Memang benar, Yuuki tidak boleh melihat orang tuanya bertengkar, jadi, kuambil bunga yang disodorkan Kuroda-san padaku. "Aku tidak suka kau melakukan hal semacam itu lagi." Ucapku tegas.
Sialnya, Kuroda-san malah memelukku dengan tangan lain yang sibuk memegang balon dan sebuah boneka kelinci yang dia beli tadi saat dia pergi.
"Aku serius, jangan melakukan hal semacam itu lagi!".
"Hm."
"Kuroda-san, jangan berbuat seperti itu lagi, aku serius! Kalau sampai kau melakukan itu lagi pada Yuuki, aku akan membawa dia ke rumah ayah dan ibu dan tidak akan bicara lagi denganmu."
"Hm."
"Jawab aku!"
"Hm."
"A—"
"Maachan!"
Lagi, Yuuki berteriak saat Carousell -nya sudah hampir berhenti dan seorang petugas sudah naik untuk membantunya juga beberapa anak untuk turun dari sana. Setelah itu, Yuuki langsung berlari ke arah kami, memelukku dan mendapatkan apa yang di mau dari Kuroda-san.
"Telimakachi, Papa~"
"Sama-sama."
"Masih mau main?" Tanyaku. Dan anak itu mengangguk.

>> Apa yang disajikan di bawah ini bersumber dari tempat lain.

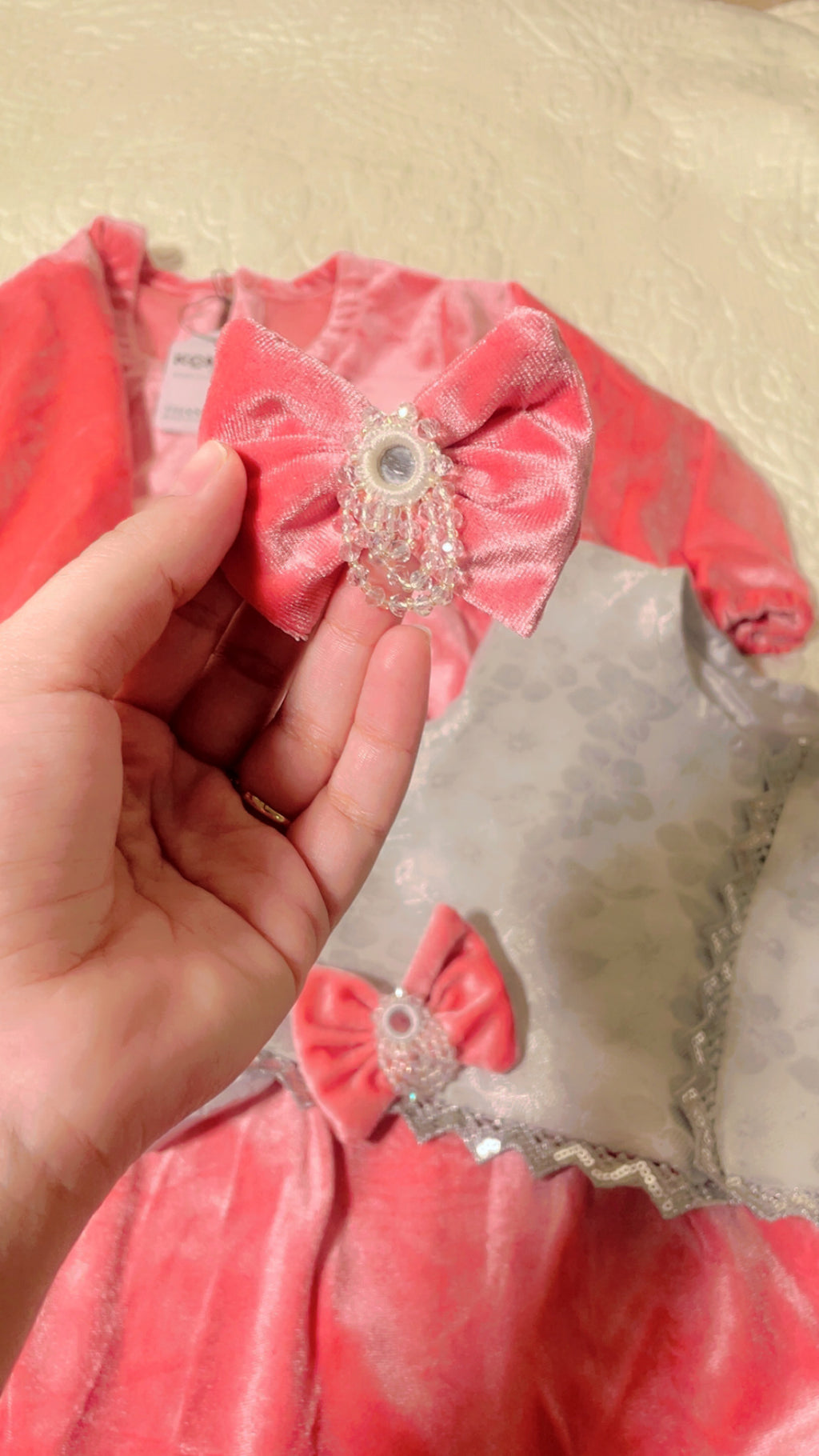 Velvet Long Frock with Matching Jacket & 2 Hair Pins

"Yuu mau ke tsana!" Tunjuk ya entah kemana, tapi Kuroda-san langsung mengiyakan.
Padahal, satu menit lalu dia menyuruh kami untuk pulang, tapi sekarang, lihat dia, dia malah mengiyakan keinginan anak itu dan berjalan sambil menggandeng tangannya.
"Kau lelah?" Tanyanya.
"Sedikit,"
Mendengar jawabanku, Kuroda-san langsung menarik Yuuki dalam gendongannya, sementara tangannya yang lain, dia gunakan untuk meraih pinggangku dan kami berjalan beriringan.
Sungguh, aku sangat senang dengan perlakuan seperti ini, hanya saja, aku tidak bisa langsung mengatakan aku memaafkan Kuroda-san yang sudah membuat Yuuki menangis sampai seperti itu lagi tadi.
"Papa," panggil Yuuki yang memeluk boneka yang dibelikan ayahnya, "bibi Hilo ke mana?"
"Ah, bibimu sedang bertemu idolanya."
"Idola?" Tanyaku penasaran.
"Hm, penulis buku aneh yang tadi pagi brosurnya diberikan padamu."
Ah, aku lupa. Hiro memang menunjukan brosur yang sama seperti yang KenKen berikan padaku, kurasa ... mungkin setelah ini aku akan mengenalkan Hiro padanya secara langsung.
"Hei," panggil Kuroda-san, "kalau lelah, katakan padaku. Kita pulang."
Aku menggeleng. "Tidak, aku masih ingin main."